OBJECTIVE:
Write out everything in the passage on gratitude and amazement from "But that’s what" down to "or the rehearsal.", word for word.

QUOTED PASSAGE:
◆ ◆ ◆ ◆

But that’s what it’s going to take to be married to amazement, to live a life of gratitude – that’s why it becomes for many a spiritual practice.  It’s at this point that you might consider one of the other responses to life, the response of “Help!”  Not that we’ll have all the answers, but it will be an opportunity to sit down with others and reflect on gratitude: Beginning October 27th and for four Mondays following, I’ll be facilitating a class build around Alan Jones’s and John O’Neil’s book Seasons of Grace: The Life-Giving Practice of Gratitude.  The book is for sale in our bookstore and the signup sheet is in the hallway.  For five sessions – once a month – we’ll explore and talk about what being married to amazement might look and feel like, and how to get there.  Consider this a proposal, premarital counseling, or the rehearsal.

And now for the really big question.  When you’re amazed, when you show your gratitude, to whom is it directed?  And how would anybody know?  The serious challenge or issue or problem of God is given some comic relief by the story of two goldfish debating the existence of God.  Reaching no conclusion, one finally challenges the other saying, “Okay, if there is no God, who changes the water?” (found in Gilbert, 11.27.94)

And I would answer, Why does it matter as long as it’s done, as long as there is gratitude.  As I said earlier – whether it’s because of clean tank water, the power of an act of nature, the love of another, or something else – amazement and gratitude are integral to life and bound to each other.  Practicing both will deepen and enrich your life, with or without a divine source.  In his own words, this is the way former United Nations Secretary General Dag Hammarskjold addressed this issue: “God does not die on the day when we cease to believe in a personal deity, but we die on the day when our lives cease to be illumined by the steady radiance, renewed daily, of a wonder, the source of which is beyond all reason.”

◆ ◆ ◆ ◆

INFORMATION PROVIDED:
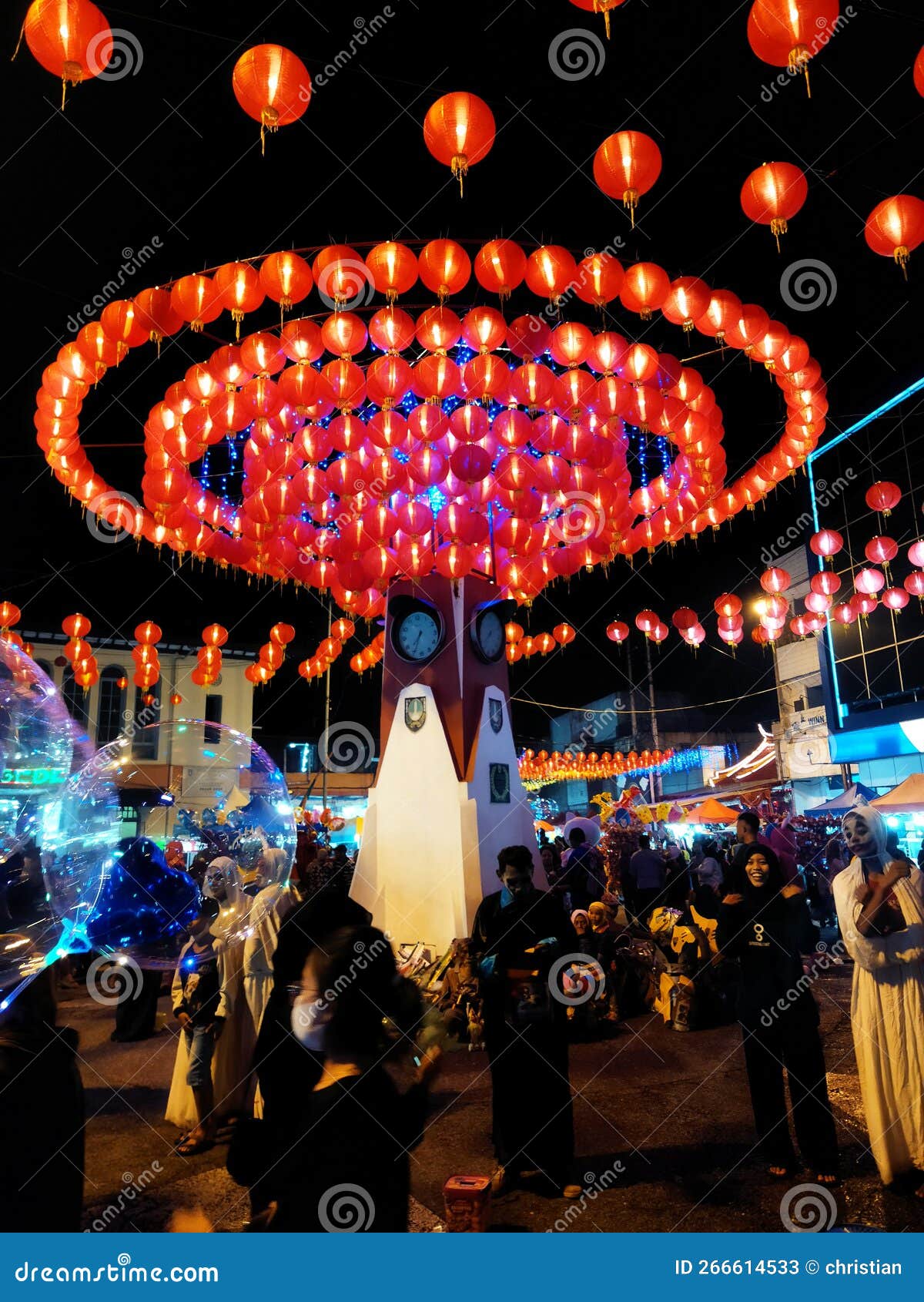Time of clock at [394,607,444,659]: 7:35
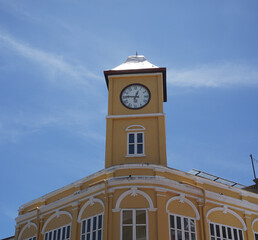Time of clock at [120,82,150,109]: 12:46
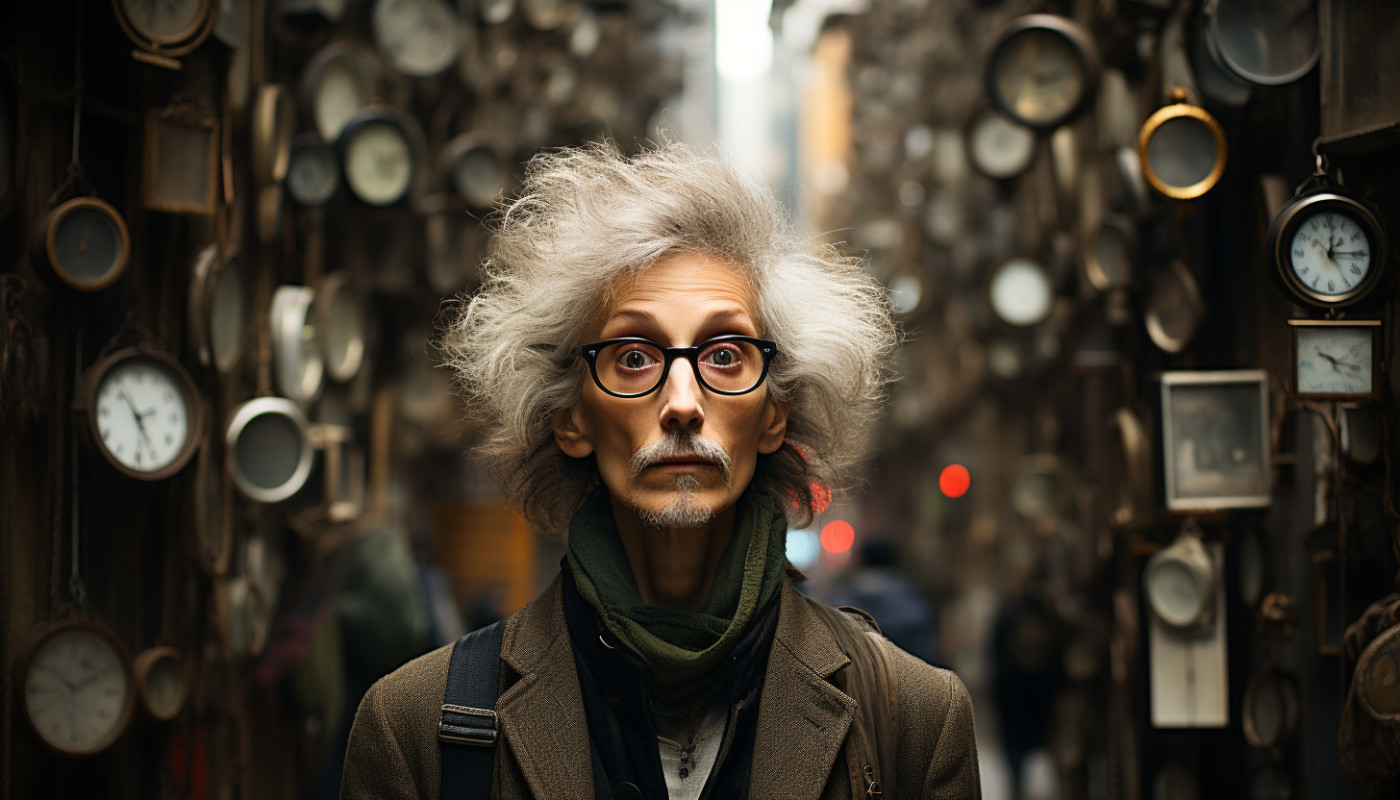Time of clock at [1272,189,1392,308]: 12:14
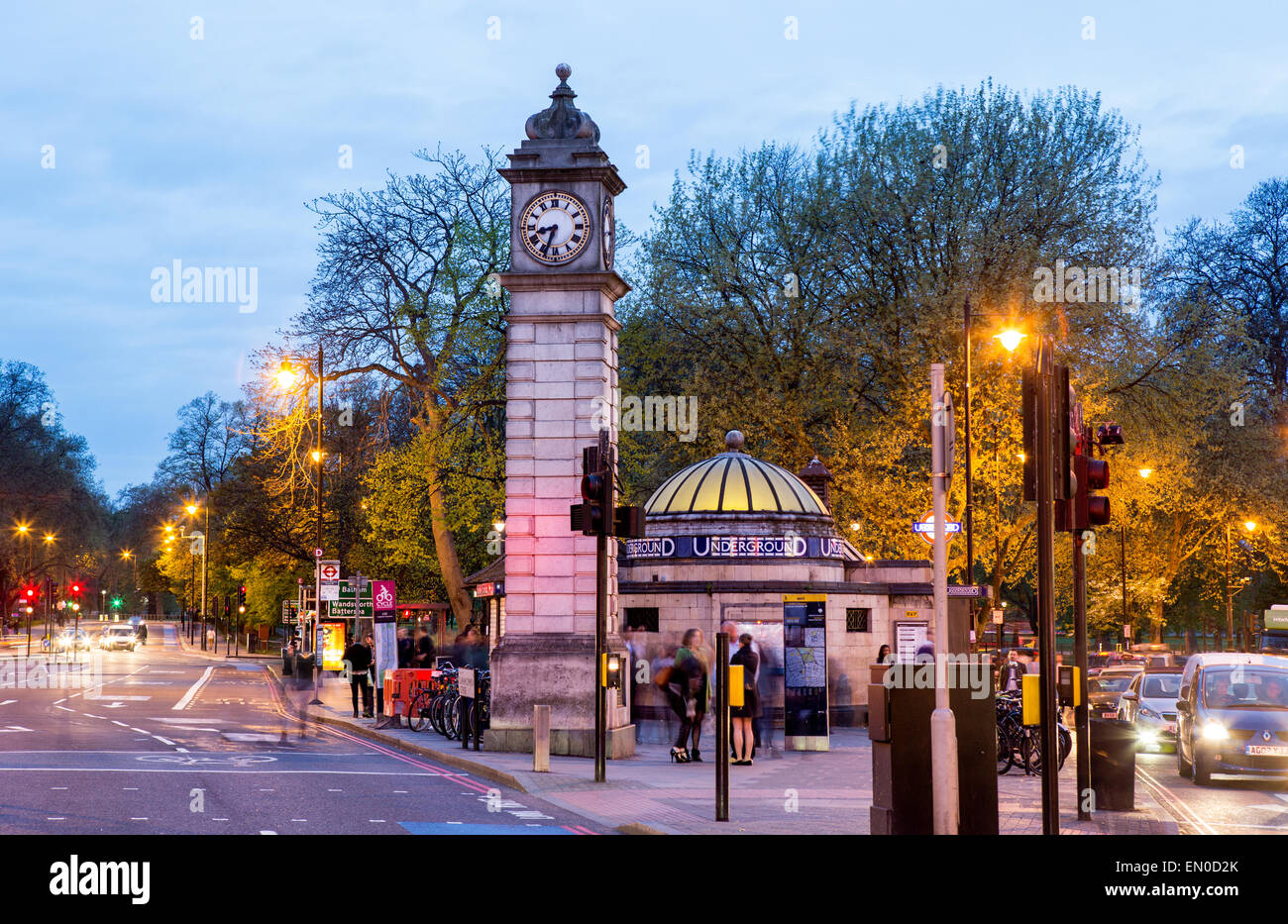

◆ ◆ ◆ ◆

CORRECT RESULT:
But that’s what it’s going to take to be married to amazement, to live a life of gratitude – that’s why it becomes for many a spiritual practice.  It’s at this point that you might consider one of the other responses to life, the response of “Help!”  Not that we’ll have all the answers, but it will be an opportunity to sit down with others and reflect on gratitude: Beginning October 27th and for four Mondays following, I’ll be facilitating a class build around Alan Jones’s and John O’Neil’s book Seasons of Grace: The Life-Giving Practice of Gratitude.  The book is for sale in our bookstore and the signup sheet is in the hallway.  For five sessions – once a month – we’ll explore and talk about what being married to amazement might look and feel like, and how to get there.  Consider this a proposal, premarital counseling, or the rehearsal.